# Deploying Text Classification Model in Riva

[Transfer Learning Toolkit](https://developer.nvidia.com/transfer-learning-toolkit) (TLT) provides the capability to export your model in a format that can deployed using [NVIDIA Riva](https://developer.nvidia.com/riva), a highly performant application framework for multi-modal conversational AI services using GPUs. 

This tutorial explores taking an .riva model, the result of `tlt text_classification export` command, and leveraging the Riva ServiceMaker framework to aggregate all the necessary artifacts for Riva deployment to a target environment. Once the model is deployed in Riva, you can issue inference requests to the server.

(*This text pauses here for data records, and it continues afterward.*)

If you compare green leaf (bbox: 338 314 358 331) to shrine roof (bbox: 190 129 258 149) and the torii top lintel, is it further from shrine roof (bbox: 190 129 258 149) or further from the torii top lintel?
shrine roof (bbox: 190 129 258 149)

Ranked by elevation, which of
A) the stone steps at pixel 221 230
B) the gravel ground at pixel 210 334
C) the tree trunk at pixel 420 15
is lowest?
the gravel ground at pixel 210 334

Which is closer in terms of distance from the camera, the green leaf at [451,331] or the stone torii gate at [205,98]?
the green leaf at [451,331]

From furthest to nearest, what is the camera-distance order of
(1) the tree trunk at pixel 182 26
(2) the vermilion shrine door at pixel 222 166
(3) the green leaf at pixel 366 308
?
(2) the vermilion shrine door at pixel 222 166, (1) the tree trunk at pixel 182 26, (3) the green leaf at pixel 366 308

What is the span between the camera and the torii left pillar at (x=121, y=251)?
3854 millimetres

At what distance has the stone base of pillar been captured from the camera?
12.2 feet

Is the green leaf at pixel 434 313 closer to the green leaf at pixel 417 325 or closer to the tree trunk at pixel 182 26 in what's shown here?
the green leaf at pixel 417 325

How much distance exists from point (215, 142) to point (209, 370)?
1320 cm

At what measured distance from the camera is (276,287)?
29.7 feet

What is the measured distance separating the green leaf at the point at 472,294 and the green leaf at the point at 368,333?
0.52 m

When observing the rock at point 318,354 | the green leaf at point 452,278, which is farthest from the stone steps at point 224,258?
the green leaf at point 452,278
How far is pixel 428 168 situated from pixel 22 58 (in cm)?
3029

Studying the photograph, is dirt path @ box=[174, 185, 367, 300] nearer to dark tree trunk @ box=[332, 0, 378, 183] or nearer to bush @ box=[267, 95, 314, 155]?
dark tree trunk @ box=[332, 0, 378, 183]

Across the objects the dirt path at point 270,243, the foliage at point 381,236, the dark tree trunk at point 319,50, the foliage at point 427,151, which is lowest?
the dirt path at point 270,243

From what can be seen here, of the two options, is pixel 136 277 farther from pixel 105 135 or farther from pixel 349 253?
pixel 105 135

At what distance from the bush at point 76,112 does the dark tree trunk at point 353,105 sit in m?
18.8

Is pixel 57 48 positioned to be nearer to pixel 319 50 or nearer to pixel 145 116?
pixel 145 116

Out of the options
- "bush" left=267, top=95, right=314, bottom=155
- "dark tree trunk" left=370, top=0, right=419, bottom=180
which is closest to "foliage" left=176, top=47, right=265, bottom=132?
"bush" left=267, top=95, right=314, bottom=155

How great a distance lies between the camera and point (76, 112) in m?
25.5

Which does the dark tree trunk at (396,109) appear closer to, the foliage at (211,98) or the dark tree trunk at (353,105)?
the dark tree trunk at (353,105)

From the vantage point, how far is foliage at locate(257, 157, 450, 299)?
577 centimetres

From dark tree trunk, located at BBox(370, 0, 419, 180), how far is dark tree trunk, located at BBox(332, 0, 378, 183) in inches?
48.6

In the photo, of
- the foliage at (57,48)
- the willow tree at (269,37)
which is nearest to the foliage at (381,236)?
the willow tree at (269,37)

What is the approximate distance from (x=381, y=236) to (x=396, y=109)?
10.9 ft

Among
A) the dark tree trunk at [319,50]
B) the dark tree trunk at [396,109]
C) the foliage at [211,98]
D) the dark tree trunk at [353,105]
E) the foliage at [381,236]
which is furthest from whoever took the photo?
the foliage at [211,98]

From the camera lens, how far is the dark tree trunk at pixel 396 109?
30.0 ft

We will demonstrate how quick and straightforward this whole process is. 

## Learning Objectives
In this notebook, you will learn how to:  
- Use Riva ServiceMaker to take a TLT exported .riva and convert it to .rmir
- Deploy the model(s) locally  on the Riva Server
- Send inference requests from a demo client using Riva API bindings..

## Pre-requisites
To follow along, please make sure:
- You have access to NVIDIA NGC, and are able to download the Riva Quickstart [resources]https://ngc.nvidia.com/catalog/resources/nvidia:riva:riva_quickstart/)
- Have an .riva model file that you wish to deploy. You can obtain this from `tlt <task> export` (with `export_format=RIVA`). Please refer the tutorial on *Text Classification using Transfer Learning Toolkit* for more details on training and exporting an .riva model which was covered in the previous notebook.
- Have followed the steps in the setup notebook to setup and deploy an instance of the RIVA Framework and have a running RIVA server



### . Riva-deploy

The deployment tool takes as input one or more Riva Model Intermediate Representation (RMIR) files and a target model repository directory. It creates an ensemble configuration specifying the pipeline for the execution and finally writes all those assets to the output model repository directory.

In [None]:
# Syntax: riva-deploy -f dir-for-rmir/model.rmir:key output-dir-for-repository
! docker run --rm --gpus 0 -v $MODEL_LOC:/data $RIVA_SM_CONTAINER -- \
            riva-deploy -f /data/tc-model.rmir:$KEY /data/models

## Start Riva Server
Once the model repository is generated, we are ready to start the Riva server. This step is covered in the setup notebook.

## Run Inference
Once the Riva server is up and running with your models, you can send inference requests querying the server. 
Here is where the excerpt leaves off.